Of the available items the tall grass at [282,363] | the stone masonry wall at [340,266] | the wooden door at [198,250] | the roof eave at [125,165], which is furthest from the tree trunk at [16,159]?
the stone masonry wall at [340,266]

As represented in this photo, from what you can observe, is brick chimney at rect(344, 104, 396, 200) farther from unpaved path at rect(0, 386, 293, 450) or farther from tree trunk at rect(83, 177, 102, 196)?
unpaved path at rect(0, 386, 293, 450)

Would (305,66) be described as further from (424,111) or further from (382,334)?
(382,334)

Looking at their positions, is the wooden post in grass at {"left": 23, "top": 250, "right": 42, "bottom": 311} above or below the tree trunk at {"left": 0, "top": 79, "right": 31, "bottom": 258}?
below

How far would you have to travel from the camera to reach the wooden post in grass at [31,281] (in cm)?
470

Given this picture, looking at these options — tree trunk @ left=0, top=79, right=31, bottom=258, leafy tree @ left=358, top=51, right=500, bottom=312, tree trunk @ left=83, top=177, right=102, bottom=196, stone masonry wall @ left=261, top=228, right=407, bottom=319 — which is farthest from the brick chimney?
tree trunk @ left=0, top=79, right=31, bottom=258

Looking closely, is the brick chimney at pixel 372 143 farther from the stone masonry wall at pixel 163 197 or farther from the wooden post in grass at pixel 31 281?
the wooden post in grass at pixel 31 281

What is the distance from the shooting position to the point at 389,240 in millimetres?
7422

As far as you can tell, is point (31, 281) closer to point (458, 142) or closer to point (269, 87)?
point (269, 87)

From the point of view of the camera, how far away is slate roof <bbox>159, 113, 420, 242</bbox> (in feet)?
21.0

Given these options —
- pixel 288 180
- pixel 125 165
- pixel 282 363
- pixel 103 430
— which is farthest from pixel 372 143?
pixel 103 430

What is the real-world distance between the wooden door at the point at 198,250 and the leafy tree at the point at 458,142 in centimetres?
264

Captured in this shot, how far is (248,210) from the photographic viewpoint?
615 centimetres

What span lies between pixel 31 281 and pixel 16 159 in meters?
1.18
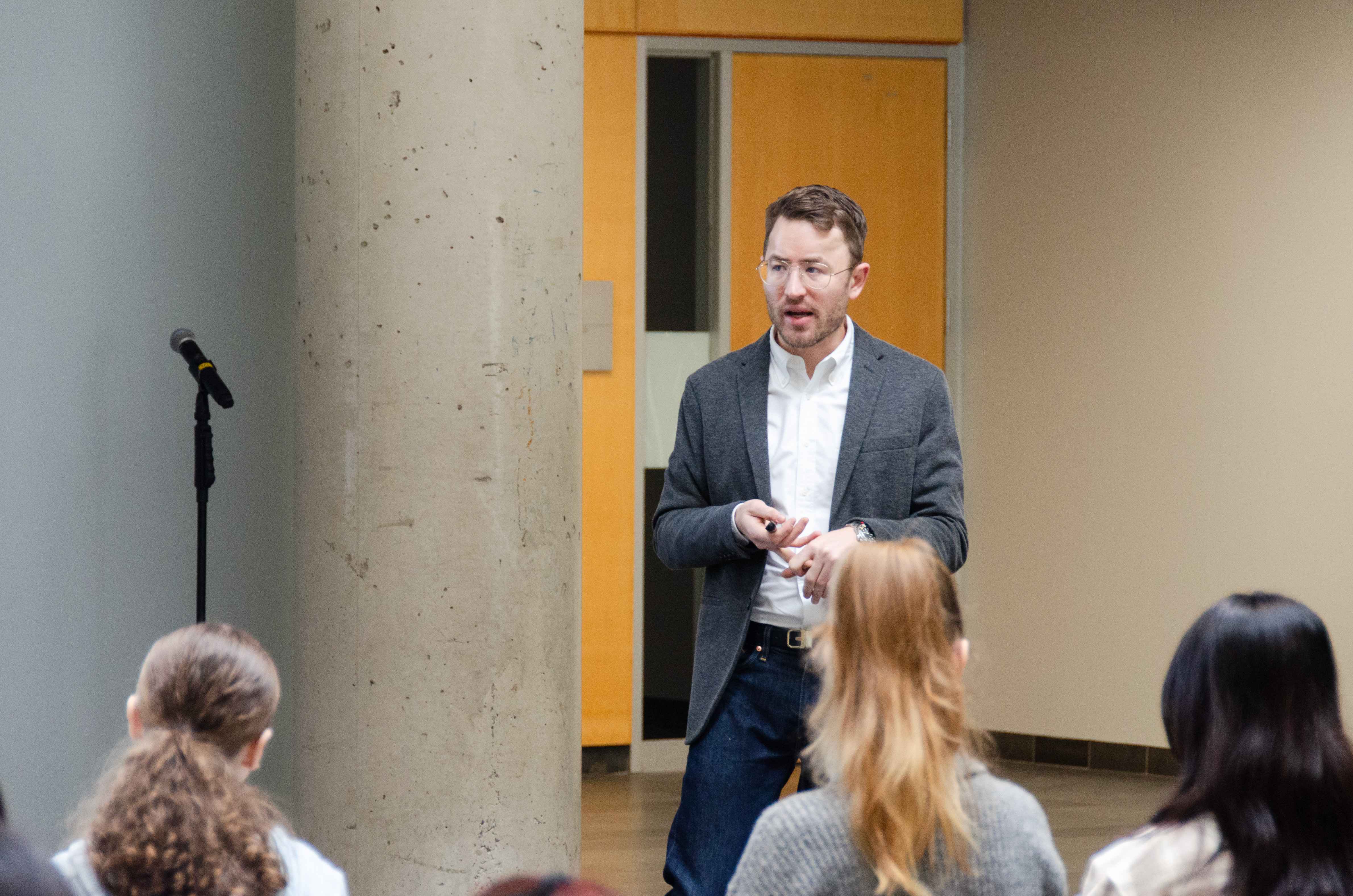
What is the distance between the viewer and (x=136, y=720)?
170cm

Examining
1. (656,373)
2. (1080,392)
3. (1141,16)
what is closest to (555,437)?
(656,373)

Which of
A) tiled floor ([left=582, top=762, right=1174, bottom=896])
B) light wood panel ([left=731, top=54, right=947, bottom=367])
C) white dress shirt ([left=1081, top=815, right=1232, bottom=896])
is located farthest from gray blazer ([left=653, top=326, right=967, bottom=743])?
light wood panel ([left=731, top=54, right=947, bottom=367])

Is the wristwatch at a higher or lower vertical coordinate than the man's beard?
lower

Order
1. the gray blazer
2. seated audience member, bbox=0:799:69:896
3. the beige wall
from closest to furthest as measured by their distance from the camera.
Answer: seated audience member, bbox=0:799:69:896 → the gray blazer → the beige wall

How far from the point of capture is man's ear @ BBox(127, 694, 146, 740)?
5.48 feet

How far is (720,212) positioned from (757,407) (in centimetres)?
331

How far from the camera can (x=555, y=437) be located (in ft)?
9.75

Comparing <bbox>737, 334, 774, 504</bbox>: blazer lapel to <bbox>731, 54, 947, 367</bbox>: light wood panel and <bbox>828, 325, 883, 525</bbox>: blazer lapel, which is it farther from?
<bbox>731, 54, 947, 367</bbox>: light wood panel

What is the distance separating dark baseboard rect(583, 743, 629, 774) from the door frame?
3cm

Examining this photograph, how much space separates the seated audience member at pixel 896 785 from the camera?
1.51 m

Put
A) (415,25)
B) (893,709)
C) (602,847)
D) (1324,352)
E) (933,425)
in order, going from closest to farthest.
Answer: (893,709) → (933,425) → (415,25) → (602,847) → (1324,352)

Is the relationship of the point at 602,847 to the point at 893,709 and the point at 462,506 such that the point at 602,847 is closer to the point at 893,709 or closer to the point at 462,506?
the point at 462,506

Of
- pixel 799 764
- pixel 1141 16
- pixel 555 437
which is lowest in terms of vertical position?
pixel 799 764

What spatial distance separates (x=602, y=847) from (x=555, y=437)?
196 cm
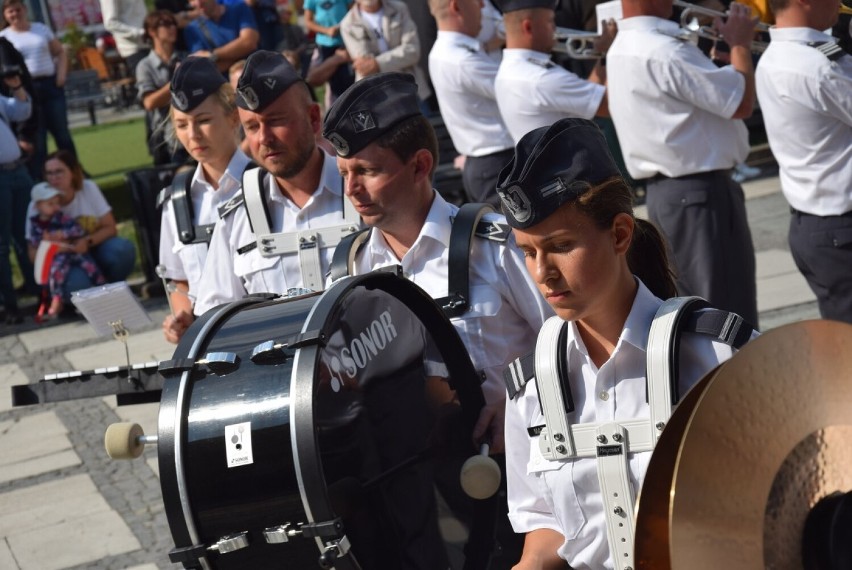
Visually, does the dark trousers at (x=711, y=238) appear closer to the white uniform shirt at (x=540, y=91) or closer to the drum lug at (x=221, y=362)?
the white uniform shirt at (x=540, y=91)

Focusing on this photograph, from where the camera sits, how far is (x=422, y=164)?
346cm

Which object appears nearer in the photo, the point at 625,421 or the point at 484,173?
the point at 625,421

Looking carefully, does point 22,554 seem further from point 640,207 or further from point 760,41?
point 640,207

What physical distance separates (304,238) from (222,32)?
282 inches

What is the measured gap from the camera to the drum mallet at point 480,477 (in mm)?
2795

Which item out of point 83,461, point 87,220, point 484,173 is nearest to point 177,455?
point 83,461

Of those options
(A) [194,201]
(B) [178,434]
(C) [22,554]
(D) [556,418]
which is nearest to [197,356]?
(B) [178,434]

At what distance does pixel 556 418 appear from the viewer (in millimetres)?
2318

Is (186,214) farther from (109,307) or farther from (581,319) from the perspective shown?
(581,319)

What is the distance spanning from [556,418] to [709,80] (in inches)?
120

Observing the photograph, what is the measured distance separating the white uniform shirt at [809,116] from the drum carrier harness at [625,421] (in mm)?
2536

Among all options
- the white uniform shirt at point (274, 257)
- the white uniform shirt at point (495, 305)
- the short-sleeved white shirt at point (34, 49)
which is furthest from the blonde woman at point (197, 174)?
the short-sleeved white shirt at point (34, 49)

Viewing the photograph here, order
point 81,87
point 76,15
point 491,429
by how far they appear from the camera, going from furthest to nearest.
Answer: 1. point 76,15
2. point 81,87
3. point 491,429

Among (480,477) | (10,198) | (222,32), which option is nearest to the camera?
(480,477)
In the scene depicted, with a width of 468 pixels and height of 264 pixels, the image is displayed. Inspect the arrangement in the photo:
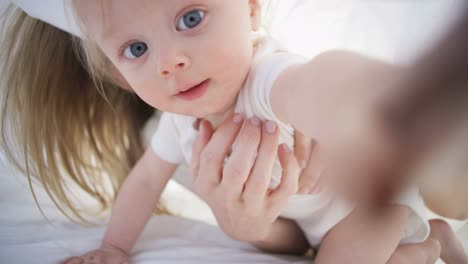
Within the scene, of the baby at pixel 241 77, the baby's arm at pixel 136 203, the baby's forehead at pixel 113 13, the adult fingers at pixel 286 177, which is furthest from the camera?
the baby's arm at pixel 136 203

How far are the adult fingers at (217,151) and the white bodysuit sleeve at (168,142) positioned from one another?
0.11m

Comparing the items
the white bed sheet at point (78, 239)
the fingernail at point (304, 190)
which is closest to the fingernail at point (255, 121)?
the fingernail at point (304, 190)

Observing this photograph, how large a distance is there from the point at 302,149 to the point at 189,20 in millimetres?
248

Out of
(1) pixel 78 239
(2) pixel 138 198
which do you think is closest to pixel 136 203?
(2) pixel 138 198

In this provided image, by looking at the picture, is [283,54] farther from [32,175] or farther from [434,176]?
[32,175]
..........
_Exercise_. Reproduce verbatim the stretch of items from the line containing "At what distance" through the end of the items, including both ends. Omit the pictures from your answer.

_Response_.
At what distance does pixel 556 418 appear from the viewer (in millimetres)?
2318

Is (186,214) farther from (109,307) or farther from (581,319) from the perspective shown?
(581,319)

What is the distance spanning from [556,418] to [709,80] (in inches)?
120

Observing the photograph, what is the measured distance separating the white uniform shirt at [809,116] from the drum carrier harness at [625,421] (in mm)?
2536

Among all options
- the white uniform shirt at point (274, 257)
- the white uniform shirt at point (495, 305)
- the short-sleeved white shirt at point (34, 49)
which is furthest from the blonde woman at point (197, 174)?
the short-sleeved white shirt at point (34, 49)

Viewing the photograph here, order
point 81,87
point 76,15
point 491,429
by how far they appear from the camera, going from furthest to nearest.
Answer: 1. point 76,15
2. point 81,87
3. point 491,429

Among (480,477) | (10,198) | (222,32), which option is nearest to the camera?
(480,477)
In the scene depicted, with a width of 468 pixels and height of 264 pixels, the image is displayed. Inspect the arrangement in the photo:
Within the scene, of the baby at pixel 241 77, the baby's arm at pixel 136 203, the baby's forehead at pixel 113 13, the adult fingers at pixel 286 177, which is furthest from the camera?
the baby's arm at pixel 136 203

How far are the adult fingers at (217,151) and the white bodysuit sleeve at (168,142) positioned from one another?
0.11m

Comparing the items
the white bed sheet at point (78, 239)
the fingernail at point (304, 190)
which is closest to the fingernail at point (255, 121)?
the fingernail at point (304, 190)

Observing this photograph, how large a distance is there from the point at 302,149 to the point at 189,20 in millimetres?
248

Out of
(1) pixel 78 239
(2) pixel 138 198
which do you think is closest to pixel 136 203?
(2) pixel 138 198

In this provided image, by looking at the picture, is [283,54] farther from [32,175] or farther from [434,176]?
[32,175]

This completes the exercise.